» FRAGMENTO DE LECTURA
# # # #
Pascuas.
Una palabra rara esa.
Pascuas.
Para mí, que soy atea,
nunca significaron más que aquello que yo misma construyera. Pensando en las
anteriores, las normales, me encontré con cuatro tipos definidos de Pascuas en
mi vida.
Las que pasábamos en
Rafaela. Las que pasaba con mis amigas en Miramar. Las que laburaba como
esclava en Rodeo. Todas las demás. En cualquiera de los casos, por los motivos
más diferentes, eran esperadas con ilusión.
Rafaela era un lugar
donde, de niña, me encantaba ir. Lo único malo de Rafaela eran las siestas.
Se comía temprano en lo
de mis abuelos. Nunca más tarde de las 12.30. A veces estábamos solamente mis
padres, mis dos hermanos, ellos, y yo. A veces venían mis tíos y mis tres primos.
Cuando ellos se sumaban a la comida, mi abuela ponía una mesa en la cocina, que
estaba ahí, al lado del comedor, y en esa mesa nos sentábamos los chicos. A
veces, pocas porque el sol en Rafaela era implacable, comíamos afuera, en el
patio. Una parte del patio tenía sombra. Mi abuela tenía un tanque que juntaba
agua de lluvia para regar sus plantas. Llovía tan poco que no recuerdo una sola
vez que lloviera, aunque seguramente alguna vez sucedió.
Después de comer, la siesta.
Ni siquiera mis primos se quedaban para jugar. Ellos también dormían siesta. Yo
no entendía qué tenía de bueno eso de dormir en el medio del día. No tenía nunca
sueño a esa hora, el sol brillaba, porqué había que ponerse el pijama e ir a la
cama.
# # # #
» EXTRACTOS DE DATOS
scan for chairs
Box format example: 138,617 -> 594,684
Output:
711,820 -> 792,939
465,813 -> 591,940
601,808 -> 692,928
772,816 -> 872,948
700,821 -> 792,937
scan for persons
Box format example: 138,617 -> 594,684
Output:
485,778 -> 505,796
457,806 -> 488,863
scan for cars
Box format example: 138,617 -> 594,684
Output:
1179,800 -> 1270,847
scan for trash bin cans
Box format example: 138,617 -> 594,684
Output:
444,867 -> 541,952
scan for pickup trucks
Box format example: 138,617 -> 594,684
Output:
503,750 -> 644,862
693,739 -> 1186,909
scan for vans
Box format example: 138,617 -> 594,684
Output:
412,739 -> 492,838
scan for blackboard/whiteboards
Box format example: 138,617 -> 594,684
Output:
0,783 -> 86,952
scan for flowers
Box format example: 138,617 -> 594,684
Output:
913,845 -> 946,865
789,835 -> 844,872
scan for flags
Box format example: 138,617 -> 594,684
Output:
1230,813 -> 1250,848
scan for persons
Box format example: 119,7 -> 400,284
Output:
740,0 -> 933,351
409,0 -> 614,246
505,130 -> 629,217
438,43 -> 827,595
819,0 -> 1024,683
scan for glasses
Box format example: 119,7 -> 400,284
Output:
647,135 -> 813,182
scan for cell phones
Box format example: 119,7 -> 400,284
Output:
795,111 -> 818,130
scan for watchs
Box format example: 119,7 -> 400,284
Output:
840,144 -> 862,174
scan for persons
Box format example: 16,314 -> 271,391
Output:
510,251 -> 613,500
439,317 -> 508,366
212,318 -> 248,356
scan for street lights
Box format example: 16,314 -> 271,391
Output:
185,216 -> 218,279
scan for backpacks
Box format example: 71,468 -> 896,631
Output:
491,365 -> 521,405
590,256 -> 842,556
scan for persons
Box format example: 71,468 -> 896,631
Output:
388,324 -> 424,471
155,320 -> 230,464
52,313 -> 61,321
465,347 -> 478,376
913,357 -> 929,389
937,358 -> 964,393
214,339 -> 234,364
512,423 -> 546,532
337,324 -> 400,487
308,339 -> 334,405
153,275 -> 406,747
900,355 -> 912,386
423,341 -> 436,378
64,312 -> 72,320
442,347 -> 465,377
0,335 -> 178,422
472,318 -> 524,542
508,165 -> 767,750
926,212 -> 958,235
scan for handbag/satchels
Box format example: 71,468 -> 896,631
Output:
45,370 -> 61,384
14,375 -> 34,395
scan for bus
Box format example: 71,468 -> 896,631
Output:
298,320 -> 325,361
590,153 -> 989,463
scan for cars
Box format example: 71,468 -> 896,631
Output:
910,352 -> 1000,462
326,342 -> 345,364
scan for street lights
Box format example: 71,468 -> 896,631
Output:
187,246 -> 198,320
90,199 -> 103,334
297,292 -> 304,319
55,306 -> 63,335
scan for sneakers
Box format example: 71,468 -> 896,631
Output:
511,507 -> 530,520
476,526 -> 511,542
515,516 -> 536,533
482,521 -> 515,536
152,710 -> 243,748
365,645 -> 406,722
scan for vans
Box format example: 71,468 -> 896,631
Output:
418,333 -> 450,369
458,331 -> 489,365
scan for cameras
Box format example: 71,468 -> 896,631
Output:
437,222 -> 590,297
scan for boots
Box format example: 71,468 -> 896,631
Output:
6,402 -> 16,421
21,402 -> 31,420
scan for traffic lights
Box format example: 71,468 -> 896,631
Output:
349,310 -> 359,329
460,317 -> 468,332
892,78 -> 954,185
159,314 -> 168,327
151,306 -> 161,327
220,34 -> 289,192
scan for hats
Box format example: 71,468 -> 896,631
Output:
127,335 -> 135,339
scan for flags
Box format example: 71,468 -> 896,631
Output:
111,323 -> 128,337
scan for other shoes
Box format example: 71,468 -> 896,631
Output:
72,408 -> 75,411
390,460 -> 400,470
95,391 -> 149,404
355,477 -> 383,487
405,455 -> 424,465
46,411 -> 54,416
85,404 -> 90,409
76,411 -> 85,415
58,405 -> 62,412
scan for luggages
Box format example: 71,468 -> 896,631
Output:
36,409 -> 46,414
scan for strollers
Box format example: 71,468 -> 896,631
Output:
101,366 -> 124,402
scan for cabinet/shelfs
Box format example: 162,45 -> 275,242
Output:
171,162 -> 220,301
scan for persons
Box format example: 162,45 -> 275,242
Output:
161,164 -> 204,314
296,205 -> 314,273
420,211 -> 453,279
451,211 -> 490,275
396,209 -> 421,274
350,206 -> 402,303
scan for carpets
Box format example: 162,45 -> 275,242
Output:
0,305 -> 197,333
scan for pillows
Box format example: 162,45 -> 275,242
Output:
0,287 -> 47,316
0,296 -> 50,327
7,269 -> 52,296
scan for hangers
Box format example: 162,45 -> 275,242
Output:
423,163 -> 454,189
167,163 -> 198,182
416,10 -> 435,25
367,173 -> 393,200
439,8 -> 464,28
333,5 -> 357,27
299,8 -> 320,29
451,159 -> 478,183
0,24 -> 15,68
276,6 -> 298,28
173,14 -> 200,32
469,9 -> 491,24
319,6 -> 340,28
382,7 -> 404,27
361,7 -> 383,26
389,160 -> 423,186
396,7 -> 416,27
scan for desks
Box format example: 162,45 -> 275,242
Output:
# # # #
» CONSIGNAS DEL EJERCICIO
1 - Imprime la parte del texto sobre las Pascuas que va entre "Una palabra rara" y "esperadas con ilusión.", ambos incluidos.
2 - Según el texto sobre las Pascuas, ¿para qué juntaba agua de lluvia el tanque de la abuela?

» RESPUESTAS DEL EJERCICIO
1 -
Una palabra rara esa.
Pascuas.
Para mí, que soy atea,
nunca significaron más que aquello que yo misma construyera. Pensando en las
anteriores, las normales, me encontré con cuatro tipos definidos de Pascuas en
mi vida.
Las que pasábamos en
Rafaela. Las que pasaba con mis amigas en Miramar. Las que laburaba como
esclava en Rodeo. Todas las demás. En cualquiera de los casos, por los motivos
más diferentes, eran esperadas con ilusión.

2 - Para regar sus plantas.